Il Golem è una creatura leggendaria del folclore ebraico, un gigante d’argilla privo d’intelligenza ma dotato di una forza straordinaria. Il suo nome potrebbe derivare dall’ebraico gelem, termine che nella tradizione giudaica viene associato ad Adamo prima che Dio gli infondesse l’anima.

Rappresentazione di un golem – Illustrazione di Philippe Semeria rilasciata con licenza CC BY 3.0

Alla base di questo mito si trova la Cabala, l’antica tradizione mistica ebraica. Essa cerca di indagare il legame tra l’infinito divino e il mondo finito della creazione, offrendo insegnamenti spirituali e pratiche meditative per giungere alla piena realizzazione dell’anima. Secondo la Cabala, la conoscenza dei nomi segreti di Dio può conferire poteri straordinari, tra cui la capacità di dare vita a un Golem.

Il golem e il rabbino Jehuda Loew in un disegno di Mikoláš Aleš (1899) – Wikipedia, pubblico dominio

Chi padroneggia questi arcani saperi, si dice, può modellare un essere d’argilla e animarlo con combinazioni segrete di lettere e parole sacre.
Il Golem, così creato, diventa un servitore fedele, pronto a svolgere compiti gravosi o persino a difendere il popolo ebraico dai suoi oppressori.

Le origini del mito risalgono al Talmud, ma fu nel Medioevo, soprattutto tra i circoli mistici dell’ebraismo ashkenazita, che la leggenda prese forma compiuta.

Una delle versioni più celebri si lega alla città di Praga, dove, nel XVI secolo, visse il rabbino Judah Loew ben Bezalel, figura carismatica e sapiente cabalista.

Secondo la tradizione, Loew avrebbe plasmato un Golem con l’argilla del fiume Moldava per proteggere la sua comunità dagli attacchi e dalle persecuzioni.

La sinagoga Staronova nel quartiere ebraico di Praga. – Wikipedia, pubblico dominio

Nella soffitta della Sinagoga Vecchia-Nuova, il rabbino e i suoi due assistenti unirono i quattro elementi per creare l’essere: la terra dell’argilla, l’acqua e il fuoco evocati dagli aiutanti, e l’aria rappresentata dal pensiero e dalla parola di Loew.
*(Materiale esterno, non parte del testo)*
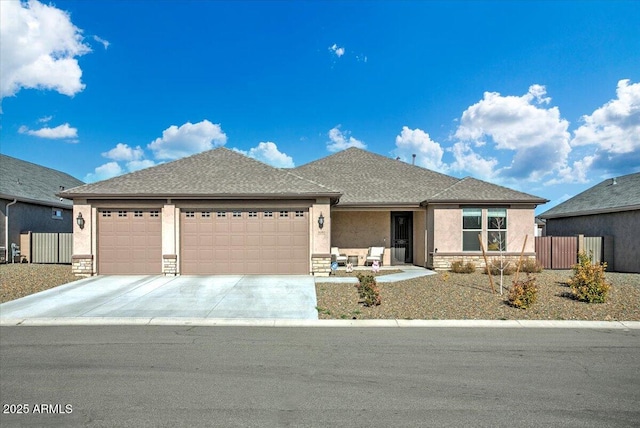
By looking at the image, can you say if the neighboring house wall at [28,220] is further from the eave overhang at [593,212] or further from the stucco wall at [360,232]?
the eave overhang at [593,212]

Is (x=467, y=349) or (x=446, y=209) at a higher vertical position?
(x=446, y=209)

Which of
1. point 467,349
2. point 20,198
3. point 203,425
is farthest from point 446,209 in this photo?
point 20,198

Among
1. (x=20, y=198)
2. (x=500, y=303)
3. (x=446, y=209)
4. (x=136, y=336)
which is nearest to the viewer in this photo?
(x=136, y=336)

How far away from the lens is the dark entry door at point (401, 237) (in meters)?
18.5

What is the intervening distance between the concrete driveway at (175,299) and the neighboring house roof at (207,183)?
124 inches

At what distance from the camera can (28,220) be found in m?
19.1

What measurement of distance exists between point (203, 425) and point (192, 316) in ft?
17.2

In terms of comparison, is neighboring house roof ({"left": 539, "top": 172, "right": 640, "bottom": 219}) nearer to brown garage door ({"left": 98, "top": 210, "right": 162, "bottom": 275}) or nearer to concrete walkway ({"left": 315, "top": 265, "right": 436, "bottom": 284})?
concrete walkway ({"left": 315, "top": 265, "right": 436, "bottom": 284})

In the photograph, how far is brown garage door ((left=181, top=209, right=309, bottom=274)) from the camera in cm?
1462

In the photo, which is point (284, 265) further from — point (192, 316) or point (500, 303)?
point (500, 303)

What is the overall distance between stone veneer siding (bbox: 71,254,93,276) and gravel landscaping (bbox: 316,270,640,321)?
8.80 meters

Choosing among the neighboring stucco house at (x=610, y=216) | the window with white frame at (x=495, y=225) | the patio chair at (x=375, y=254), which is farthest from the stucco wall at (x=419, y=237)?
the neighboring stucco house at (x=610, y=216)

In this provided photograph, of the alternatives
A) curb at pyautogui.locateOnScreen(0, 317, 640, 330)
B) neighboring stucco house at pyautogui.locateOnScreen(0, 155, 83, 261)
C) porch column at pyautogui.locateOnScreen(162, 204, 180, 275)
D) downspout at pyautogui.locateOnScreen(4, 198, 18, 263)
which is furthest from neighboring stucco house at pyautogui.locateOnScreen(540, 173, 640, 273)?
downspout at pyautogui.locateOnScreen(4, 198, 18, 263)

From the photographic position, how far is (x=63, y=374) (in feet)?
17.7
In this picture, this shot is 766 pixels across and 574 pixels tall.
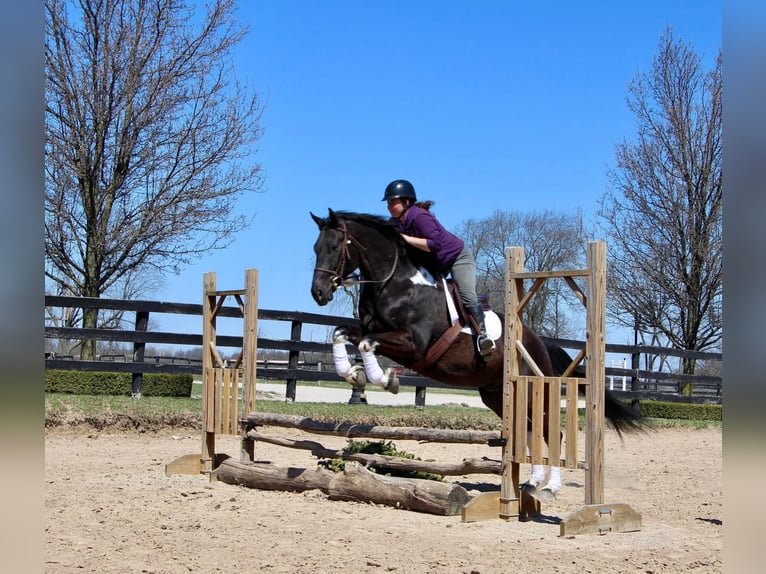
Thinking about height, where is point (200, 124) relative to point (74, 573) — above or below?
above

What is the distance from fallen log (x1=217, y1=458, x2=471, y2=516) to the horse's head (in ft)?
5.13

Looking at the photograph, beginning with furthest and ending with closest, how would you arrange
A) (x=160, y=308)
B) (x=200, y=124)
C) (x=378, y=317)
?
(x=200, y=124)
(x=160, y=308)
(x=378, y=317)

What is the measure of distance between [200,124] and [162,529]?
14.4m

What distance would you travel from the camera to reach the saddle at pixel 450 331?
683 centimetres

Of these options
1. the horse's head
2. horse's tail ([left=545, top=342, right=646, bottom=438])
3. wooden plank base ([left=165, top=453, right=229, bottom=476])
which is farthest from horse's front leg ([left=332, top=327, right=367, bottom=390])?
wooden plank base ([left=165, top=453, right=229, bottom=476])

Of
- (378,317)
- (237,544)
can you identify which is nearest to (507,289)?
(378,317)

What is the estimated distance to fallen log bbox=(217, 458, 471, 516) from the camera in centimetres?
620

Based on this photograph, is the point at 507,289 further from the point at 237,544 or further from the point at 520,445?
the point at 237,544

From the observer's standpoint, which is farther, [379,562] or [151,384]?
[151,384]

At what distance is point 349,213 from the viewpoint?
7.09 m

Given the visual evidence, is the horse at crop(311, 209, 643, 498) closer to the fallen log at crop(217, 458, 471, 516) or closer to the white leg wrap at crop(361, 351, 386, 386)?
the white leg wrap at crop(361, 351, 386, 386)

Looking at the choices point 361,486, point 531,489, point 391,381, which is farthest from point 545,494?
point 391,381

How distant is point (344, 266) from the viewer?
6.81 meters
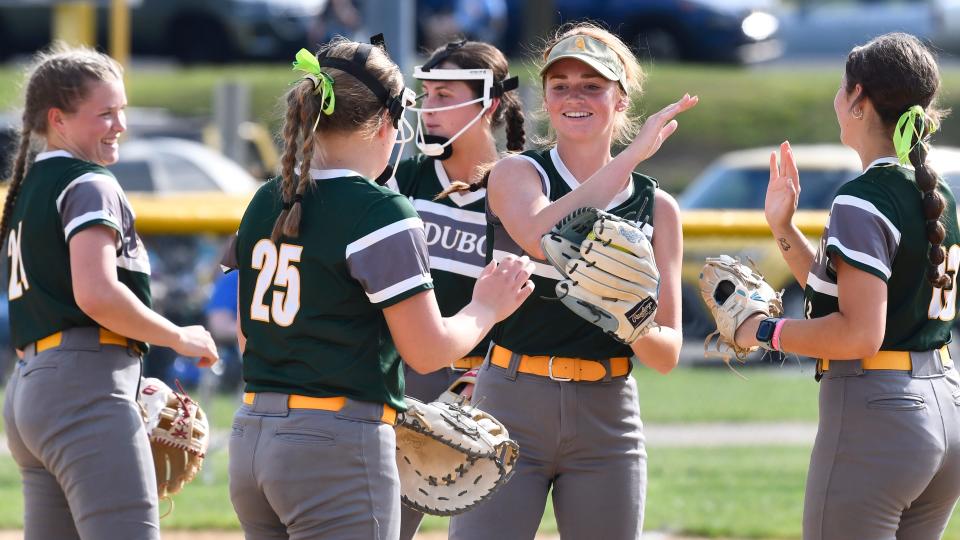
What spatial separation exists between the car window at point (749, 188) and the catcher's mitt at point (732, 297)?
9579 millimetres

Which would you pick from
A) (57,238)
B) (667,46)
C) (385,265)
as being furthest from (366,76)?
(667,46)

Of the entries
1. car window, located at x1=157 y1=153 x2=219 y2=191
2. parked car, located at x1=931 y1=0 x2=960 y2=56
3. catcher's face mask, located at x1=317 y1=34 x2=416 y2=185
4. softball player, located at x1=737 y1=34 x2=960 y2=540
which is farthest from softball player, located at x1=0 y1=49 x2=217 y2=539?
parked car, located at x1=931 y1=0 x2=960 y2=56

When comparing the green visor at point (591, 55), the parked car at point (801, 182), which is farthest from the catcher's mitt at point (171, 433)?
the parked car at point (801, 182)

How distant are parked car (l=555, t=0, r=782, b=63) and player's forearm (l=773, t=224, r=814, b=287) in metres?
17.8

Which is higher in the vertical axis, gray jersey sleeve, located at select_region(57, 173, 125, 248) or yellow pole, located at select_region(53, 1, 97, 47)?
yellow pole, located at select_region(53, 1, 97, 47)

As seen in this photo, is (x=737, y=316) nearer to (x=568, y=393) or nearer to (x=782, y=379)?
(x=568, y=393)

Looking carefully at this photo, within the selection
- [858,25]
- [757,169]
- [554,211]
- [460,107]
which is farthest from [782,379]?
[858,25]

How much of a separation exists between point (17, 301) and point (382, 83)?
58.6 inches

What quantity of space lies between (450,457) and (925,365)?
4.19 ft

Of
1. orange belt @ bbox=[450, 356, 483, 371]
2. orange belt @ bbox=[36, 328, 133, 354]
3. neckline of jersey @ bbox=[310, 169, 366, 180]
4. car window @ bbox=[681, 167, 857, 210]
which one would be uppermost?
neckline of jersey @ bbox=[310, 169, 366, 180]

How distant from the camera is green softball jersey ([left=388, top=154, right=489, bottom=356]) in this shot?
180 inches

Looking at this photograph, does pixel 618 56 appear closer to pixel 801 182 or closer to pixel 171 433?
pixel 171 433

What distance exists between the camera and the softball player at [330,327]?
10.6ft

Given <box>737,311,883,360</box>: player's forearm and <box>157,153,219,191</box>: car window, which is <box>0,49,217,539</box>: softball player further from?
<box>157,153,219,191</box>: car window
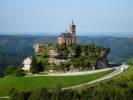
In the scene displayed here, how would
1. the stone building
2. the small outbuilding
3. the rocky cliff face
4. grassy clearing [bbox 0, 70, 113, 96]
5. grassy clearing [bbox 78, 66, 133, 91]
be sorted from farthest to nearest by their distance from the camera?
the stone building, the rocky cliff face, the small outbuilding, grassy clearing [bbox 0, 70, 113, 96], grassy clearing [bbox 78, 66, 133, 91]

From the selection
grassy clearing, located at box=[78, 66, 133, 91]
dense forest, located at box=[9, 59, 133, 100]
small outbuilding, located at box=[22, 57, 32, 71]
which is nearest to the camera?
dense forest, located at box=[9, 59, 133, 100]

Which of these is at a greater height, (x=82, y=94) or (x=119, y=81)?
(x=119, y=81)

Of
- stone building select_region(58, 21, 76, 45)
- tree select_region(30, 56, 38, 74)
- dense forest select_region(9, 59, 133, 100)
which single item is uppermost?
stone building select_region(58, 21, 76, 45)

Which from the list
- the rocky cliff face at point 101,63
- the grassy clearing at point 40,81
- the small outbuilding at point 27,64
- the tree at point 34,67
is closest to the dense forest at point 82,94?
the grassy clearing at point 40,81

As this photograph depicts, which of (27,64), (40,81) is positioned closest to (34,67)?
(27,64)

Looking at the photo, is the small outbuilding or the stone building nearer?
the small outbuilding

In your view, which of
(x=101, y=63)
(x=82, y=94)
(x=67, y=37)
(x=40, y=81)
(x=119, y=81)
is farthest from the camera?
(x=67, y=37)

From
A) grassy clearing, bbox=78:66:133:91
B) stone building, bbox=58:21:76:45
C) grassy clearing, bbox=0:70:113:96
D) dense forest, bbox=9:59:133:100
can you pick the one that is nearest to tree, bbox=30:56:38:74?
grassy clearing, bbox=0:70:113:96

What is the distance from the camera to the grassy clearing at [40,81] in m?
75.4

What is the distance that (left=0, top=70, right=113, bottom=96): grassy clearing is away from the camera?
7538 centimetres

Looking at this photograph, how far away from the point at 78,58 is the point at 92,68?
368cm

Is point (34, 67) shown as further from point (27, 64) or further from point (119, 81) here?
point (119, 81)

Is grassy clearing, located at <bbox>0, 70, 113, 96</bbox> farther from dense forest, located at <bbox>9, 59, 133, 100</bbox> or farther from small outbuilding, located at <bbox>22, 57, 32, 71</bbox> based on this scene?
dense forest, located at <bbox>9, 59, 133, 100</bbox>

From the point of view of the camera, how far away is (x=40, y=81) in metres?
77.4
Una volta modellato il corpo, il rabbino scriveva sulla fronte del Golem la parola emet, “verità”, per infondergli la vita. Quando la creatura diventava ingovernabile o inutile, bastava cancellare la prima lettera, lasciando met, “morte”, per farlo tornare polvere.

Il Golem non parlava. Per mantenerlo sotto controllo, Loew gli poneva in bocca una tavoletta con inciso il Nome di Dio. Ma un giorno il rabbino dimenticò di rimuovere la parola sacra: privo di guida, il Golem impazzì e cominciò a devastare ogni cosa. Fu necessario distruggerlo, e quello fu l’ultimo Golem che il rabbino creò.

Tuttavia, la leggenda non nacque solo a Praga. Già nel IX secolo, secondo la cronaca di Ahimaaz, si racconta che alcuni saggi ebrei nella città di Oria, in Italia, fossero in grado di creare Golem. Ma abbandonarono tali pratiche dopo aver ricevuto un segno divino che le ammoniva.

Nel tempo, il Golem è diventato simbolo di molti temi moderni: è stato visto come una metafora del servitore creato dall’uomo, simile allo zombie del Vudù o all’automa meccanico.
In effetti, in ebraico moderno la parola golem può anche significare “robot”. Così, questa creatura d’argilla si rivela un precursore dell’androide, anticipando il sogno, o l’incubo, di un essere artificiale al servizio dell’umanità.